**TASK DESCRIPTION:** Reproduce word for word the stretch from the line containing "From what the photo shows, which item out of" through the end of the entries.

**Excerpts from a spatial dataset:**
== == ==

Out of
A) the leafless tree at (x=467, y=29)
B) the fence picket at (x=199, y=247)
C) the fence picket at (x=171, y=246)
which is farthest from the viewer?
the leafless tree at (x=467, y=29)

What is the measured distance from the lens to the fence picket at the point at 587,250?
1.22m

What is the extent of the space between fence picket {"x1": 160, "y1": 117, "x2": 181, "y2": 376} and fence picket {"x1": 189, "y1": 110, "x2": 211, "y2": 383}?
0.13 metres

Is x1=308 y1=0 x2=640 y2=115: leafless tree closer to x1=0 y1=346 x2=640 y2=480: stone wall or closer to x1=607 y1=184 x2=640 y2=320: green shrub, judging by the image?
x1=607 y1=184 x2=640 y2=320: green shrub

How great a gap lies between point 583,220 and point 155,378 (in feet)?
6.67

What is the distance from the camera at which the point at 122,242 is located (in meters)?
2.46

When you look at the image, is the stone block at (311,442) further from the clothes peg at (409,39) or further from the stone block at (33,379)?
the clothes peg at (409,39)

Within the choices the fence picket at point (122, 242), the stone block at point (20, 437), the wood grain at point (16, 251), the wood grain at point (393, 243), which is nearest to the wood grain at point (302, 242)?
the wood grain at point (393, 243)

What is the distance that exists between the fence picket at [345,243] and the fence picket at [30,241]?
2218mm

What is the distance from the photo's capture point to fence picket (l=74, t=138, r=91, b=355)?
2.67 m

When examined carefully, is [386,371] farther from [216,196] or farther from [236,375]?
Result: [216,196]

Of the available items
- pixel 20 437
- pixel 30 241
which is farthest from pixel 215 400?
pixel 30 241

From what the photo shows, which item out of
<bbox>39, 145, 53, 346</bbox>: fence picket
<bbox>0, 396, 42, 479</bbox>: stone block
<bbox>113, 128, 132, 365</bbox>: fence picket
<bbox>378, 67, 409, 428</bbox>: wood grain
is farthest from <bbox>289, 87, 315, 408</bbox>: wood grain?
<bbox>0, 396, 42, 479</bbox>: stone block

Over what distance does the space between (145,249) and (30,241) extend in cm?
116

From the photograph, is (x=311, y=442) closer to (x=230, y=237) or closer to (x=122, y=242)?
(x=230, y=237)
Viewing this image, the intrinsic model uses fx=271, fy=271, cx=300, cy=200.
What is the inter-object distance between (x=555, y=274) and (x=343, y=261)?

== == ==

**WORKED ANSWER:**
From what the photo shows, which item out of
<bbox>39, 145, 53, 346</bbox>: fence picket
<bbox>0, 396, 42, 479</bbox>: stone block
<bbox>113, 128, 132, 365</bbox>: fence picket
<bbox>378, 67, 409, 428</bbox>: wood grain
is farthest from <bbox>289, 87, 315, 408</bbox>: wood grain?
<bbox>0, 396, 42, 479</bbox>: stone block

Over what distance does the space between (145,249) and (30,241) extend in cm?
116

From the photograph, is (x=311, y=442) closer to (x=230, y=237) or closer to (x=122, y=242)?
(x=230, y=237)
Viewing this image, the intrinsic model uses fx=271, fy=271, cx=300, cy=200.
What is the inter-object distance between (x=555, y=274) and (x=343, y=261)?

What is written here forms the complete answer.